**Textabschnitt**.
=====
# Köderfische kaufen



## JoHo (3. Juni 2007)

hallo,

als neuling und baldiger einsteiger ins köfi-angeln auf zander in der donau würd mich interessieren wo man eigentlich diese köderfische wie z.b. lauben, rotaugen, etc. kaufen kann? gibt es die auch konserviert (eingelegt oder gefroren) im supermarkt oder nur in den angel-geschäften?

bitte um kurze info, wo ihr eure köfis herbekommt, wenn ihr sie nicht am angeltag selber angelts.

grüße
joho


----------



## Mendener (3. Juni 2007)

*AW: Köderfische kaufen*

... googel... doch mal ...


----------



## Quappenjäger (3. Juni 2007)

*AW: Köderfische kaufen*

köfis angeln und dann genug einfrieren! vor allem hast du dann gerade in der kälteren jahreszeit immer köder zur hand und musst wegen ein paar köfis nix im internet bestellen! ( und du hast keine wartezeit bis die köfis da sind sondern du kannst jederzeit spontan los ). für die versandkosten kannst du vom ködermaterial gesehen bestimmt einige köfis aus dem wasser zerren.


----------



## Flo-Zanderkönig (3. Juni 2007)

*AW: Köderfische kaufen*

Eine Bestellung bezahlst du so vuel wie fr das Köderfangzubehör...

Z.b Stipprute 3-4m: 3-7€
      Schnur(0,10)(25m)- 2€
      Haken(kleine)- 1€
      Schwimmer(05,1,2g)- 0,50-1€

Dann noch paar Bleischrote und ne Dose Maden das wars..evt. noch ein bisschen Futter da brauchst du aber nicht viel 1 Ballen so groß wie eine Faust reicht und immer wieder etwas von dem Ball abbrechen und reinschmeißen oder paar lose Maden.

mfg Flo


----------



## Steinadler (3. Juni 2007)

*AW: Köderfische kaufen*

ich würd se an deiner stelle einfach selbst fangen so wie flo beschrieben hat


----------



## Karpfenchamp (3. Juni 2007)
=====
**Gestellte Aufgabe 1**. Nenne bitte jedes Zubehörteil, für das der Textabschnitt einen Preis angibt, zusammen mit diesem Preis.
**Gestellte Aufgabe 2**. In welchem Fluss möchte JoHo laut Textabschnitt auf Zander angeln?
Das Material hat mit dem Textabschnitt nichts zu tun.

**Datenteil**.
=====
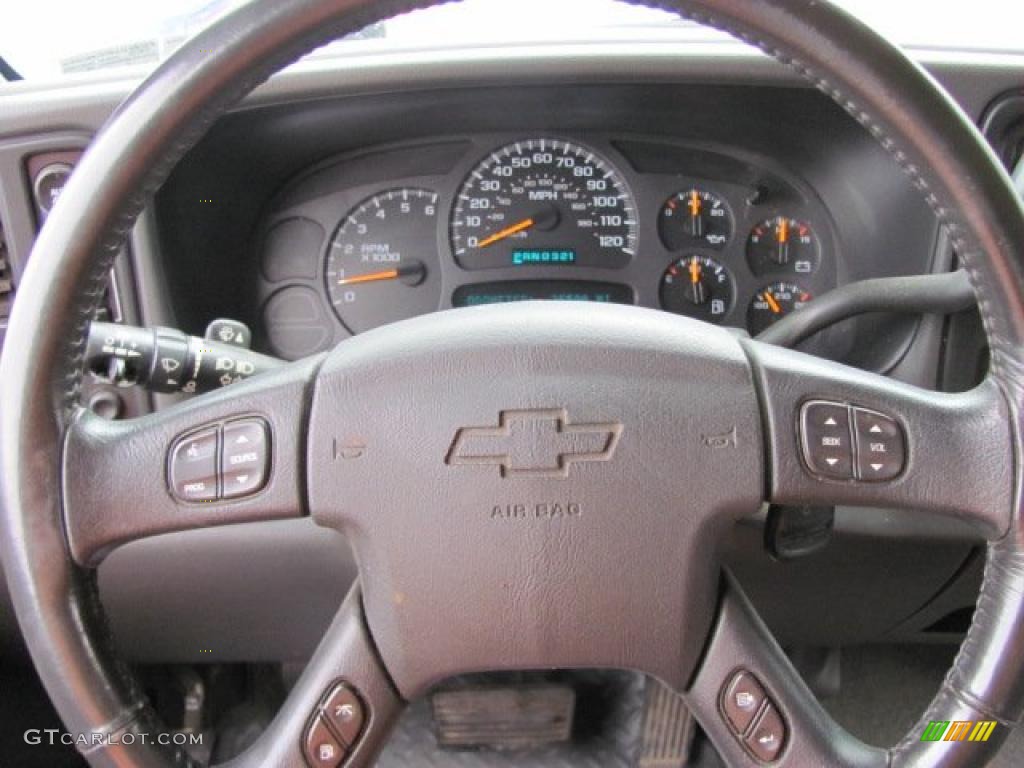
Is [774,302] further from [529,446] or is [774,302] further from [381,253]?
[529,446]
=====
**Vollständige Antwort 1**.
Stipprute 3–4 m: 3–7 €
Schnur: 2 €
Haken: 1 €
Schwimmer: 0,50–1 €

**Vollständige Antwort 2**. In der Donau.